Of 117,857 patients, the proportion in Groups 1, 2, and 3 were 42%, 33%, and 25%, respectively. Lower rates of heart failure and cardiac arrest at presentation are noted within patients presenting to high-performing hospitals. Median comprehensive ECG-to-device time was shortest at -9 minutes (25th, 75th percentiles: -13, -6) for the high-performing hospital tertile, 1 minute (-1, 3) for middle-performing, and 11 minutes (7, 16) for low-performing. Unadjusted rates of in-hospital mortality were 2.3%, 2.6%, and 2.7%, respectively, but the adjusted risk of in-hospital mortality was similar across tertiles.

CONCLUSIONS

Comprehensive ECG-to-device time provides an integrated hospital-related network-level assessment of reperfusion timing metrics for primary PCI, regardless of the location for STEMI identification; further validation will delineate how this metric can be used to facilitate STEMI care improvements.

摘要

背景

由于 ST 段抬高型心肌梗死(STEMI)的诊断心电图(ECG)位置不同,导致治疗时间指标存在差异,因此评估医院相关的网络层面直接经皮冠状动脉介入治疗(PCI)的表现具有挑战性。

方法

在美国心脏协会生命线使命(2008-2013 年)期间,在 588 家有能力进行 PCI 的医院接受直接 PCI 的 STEMI 患者,根据初始 STEMI 识别位置进行分类:有能力进行 PCI 的医院(第 1 组);院前环境(第 2 组);以及无能力进行 PCI 的医院(第 3 组)。
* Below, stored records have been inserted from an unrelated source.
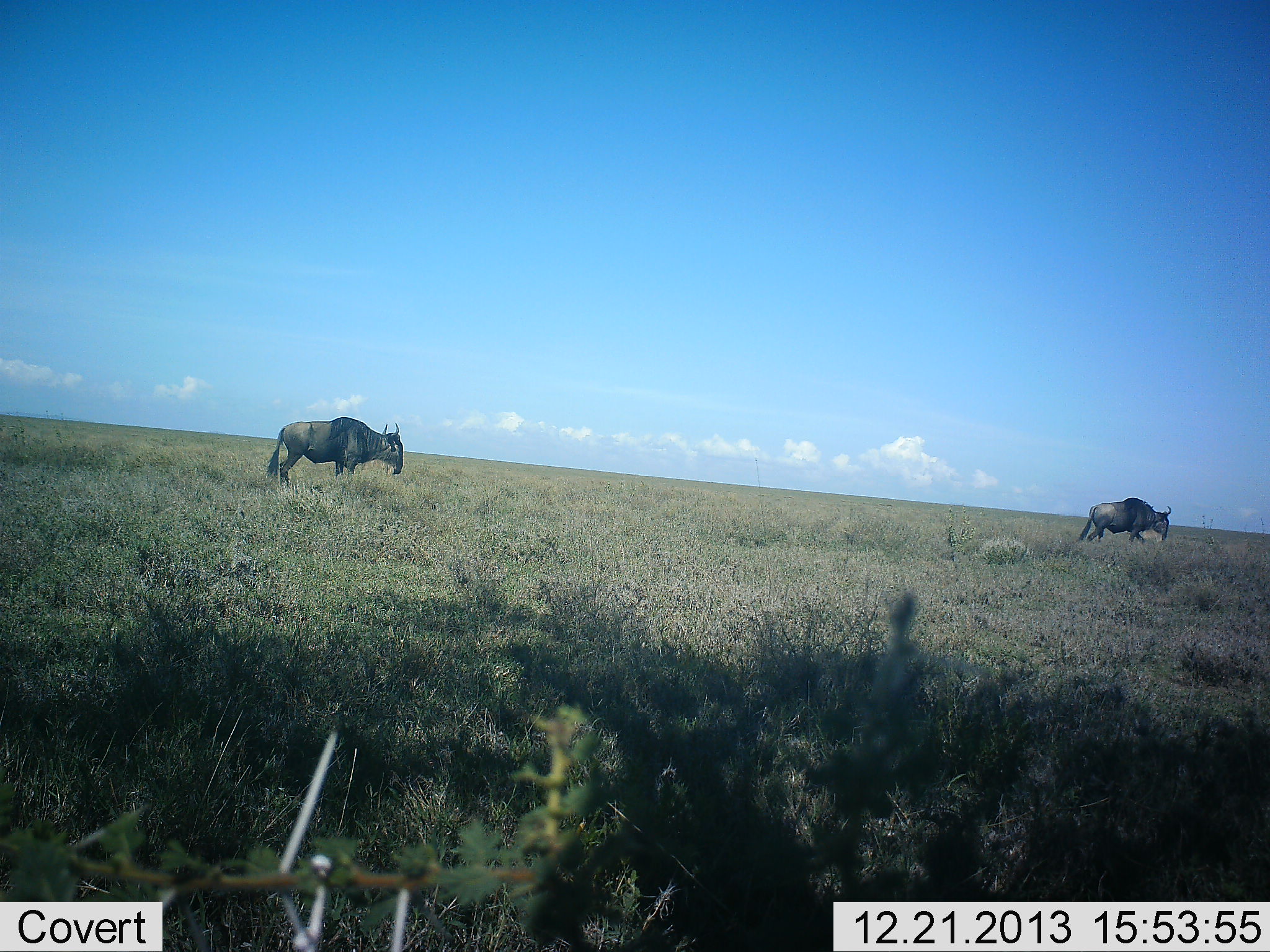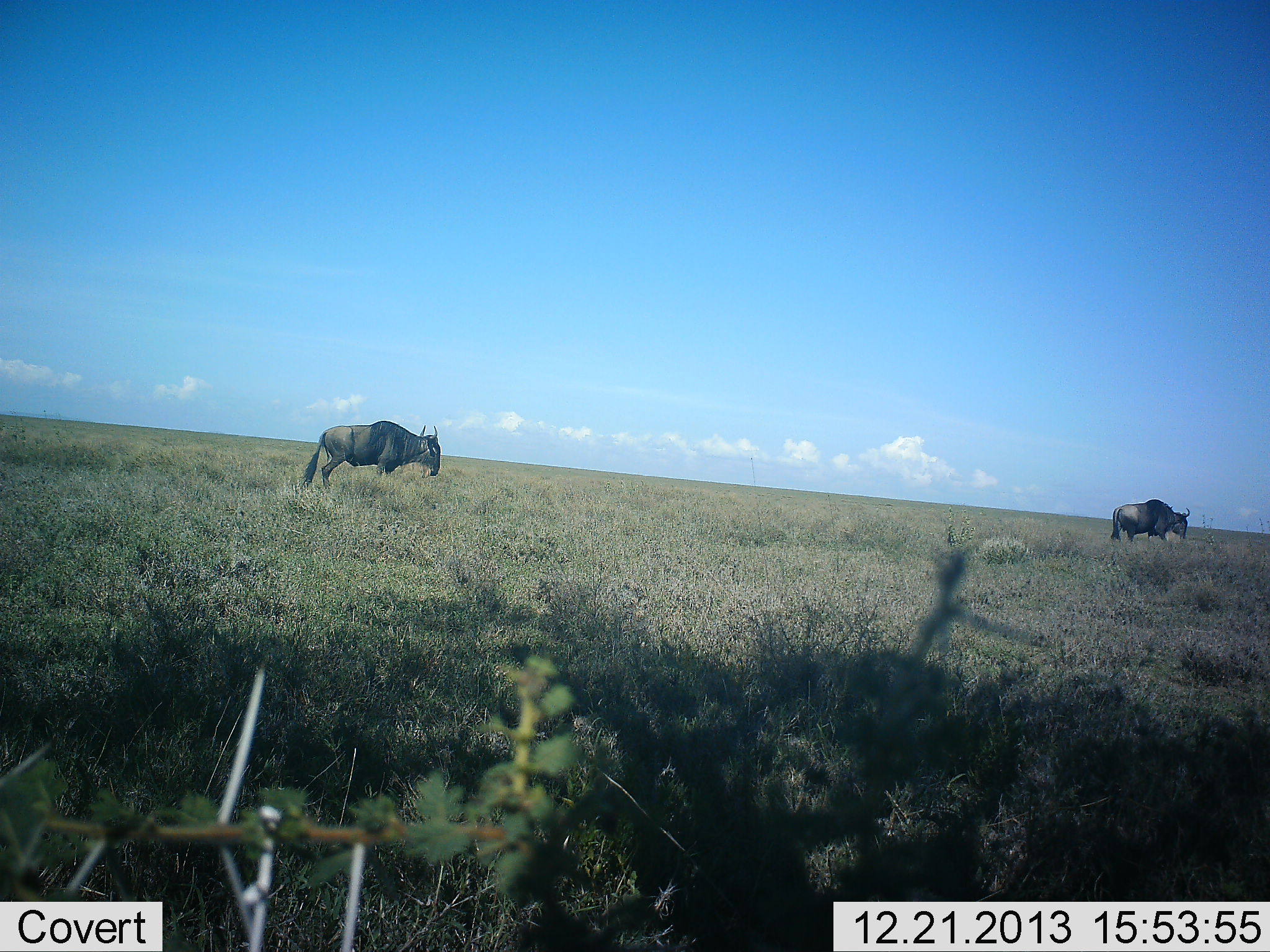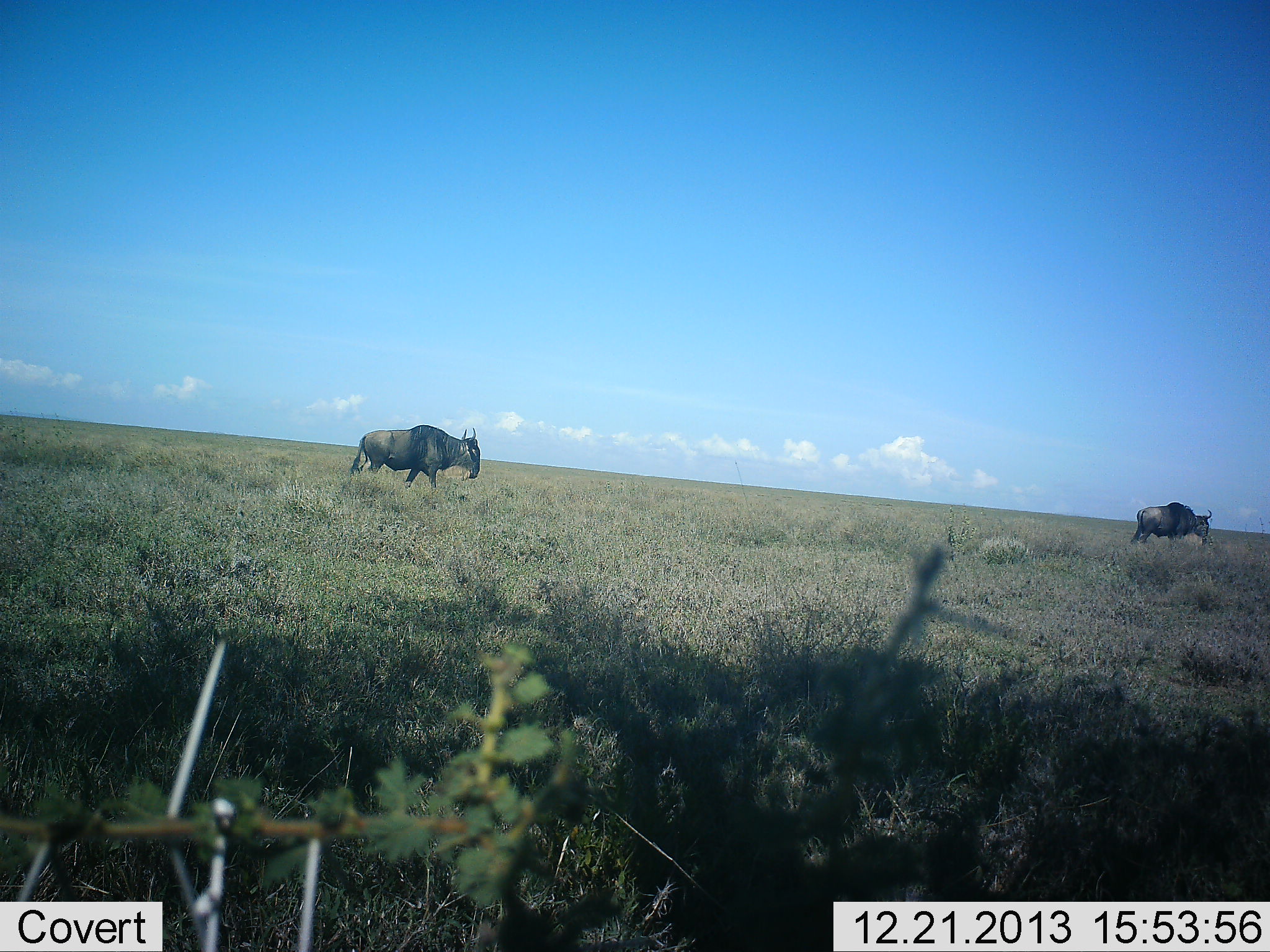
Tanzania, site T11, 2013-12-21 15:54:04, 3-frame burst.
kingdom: Animalia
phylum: Chordata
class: Mammalia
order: Artiodactyla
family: Bovidae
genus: Connochaetes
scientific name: Connochaetes taurinus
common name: blue wildebeest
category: wildebeest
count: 2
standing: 10%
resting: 0%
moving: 80%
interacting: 0%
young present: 0%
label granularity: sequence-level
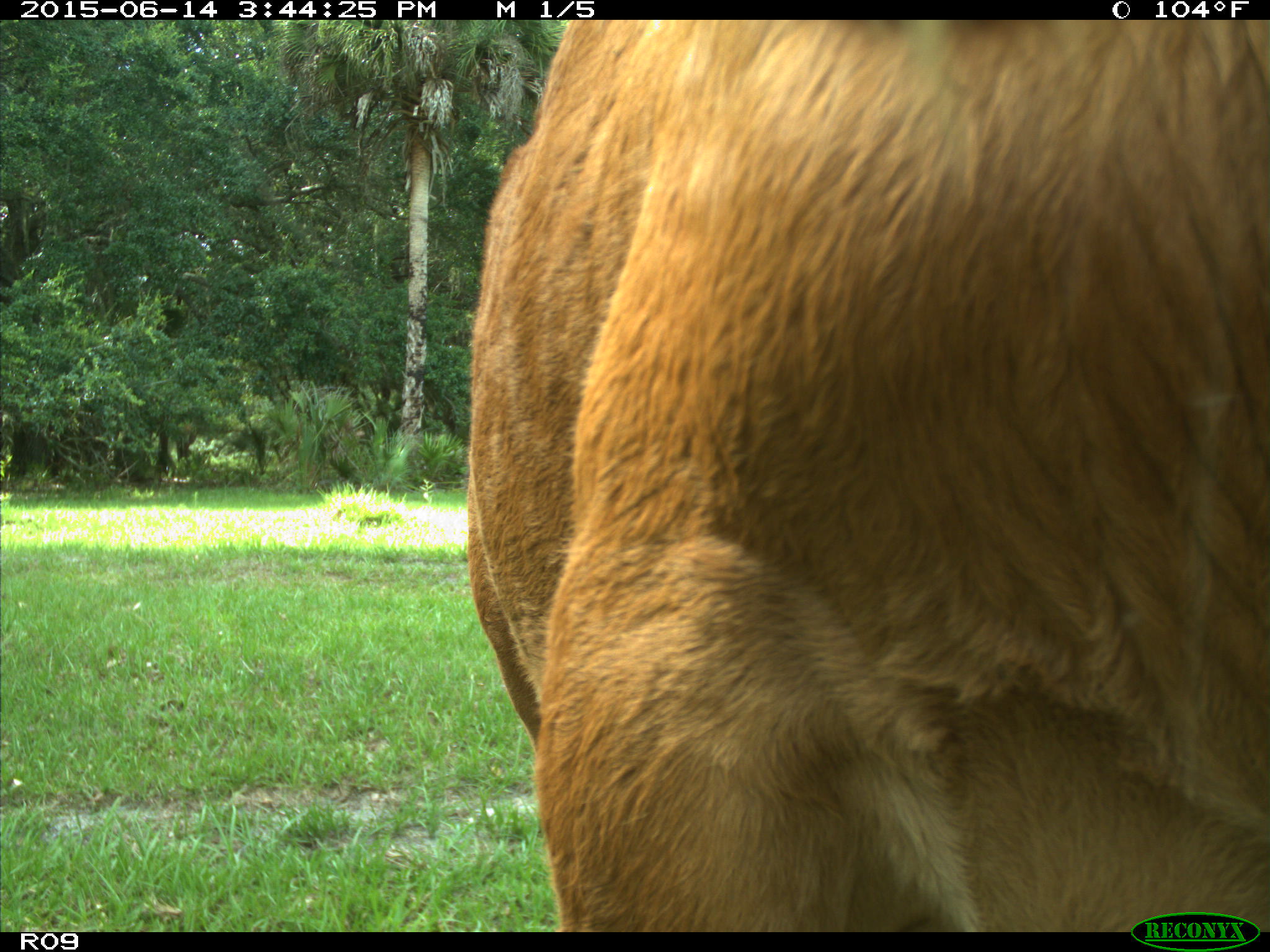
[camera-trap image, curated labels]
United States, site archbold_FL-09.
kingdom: Animalia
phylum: Chordata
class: Mammalia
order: Artiodactyla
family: Bovidae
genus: Bos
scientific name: Bos taurus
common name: domestic cow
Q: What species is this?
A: Bos taurus (domestic cow).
将患者特定的治疗时间类别转换为其所在组平均时间的提前或延迟分钟数;给定医院所有患者的平均治疗时间差异被称为综合 ECG 至设备时间。然后根据综合 ECG 至设备时间将医院分为三分位数,负值表示时间间隔更短(更快)。

结果

在 117857 名患者中,第 1、2 和 3 组的比例分别为 42%、33%和 25%。表现良好的医院的患者就诊时心力衰竭和心脏骤停的发生率较低。表现良好的医院三分位数的中位综合 ECG 至设备时间最短为-9 分钟(25%,75%:-13,-6),中等表现的为 1 分钟(-1,3),表现不佳的为 11 分钟(7,16)。未调整的住院死亡率分别为 2.3%、2.6%和 2.7%,但各三分位数的住院死亡率调整风险相似。

结论

综合 ECG 至设备时间为直接 PCI 的再灌注时间指标提供了一种整合的医院相关网络层面评估方法,无论 STEMI 识别的位置如何;进一步的验证将阐明如何使用该指标来促进 STEMI 护理的改善。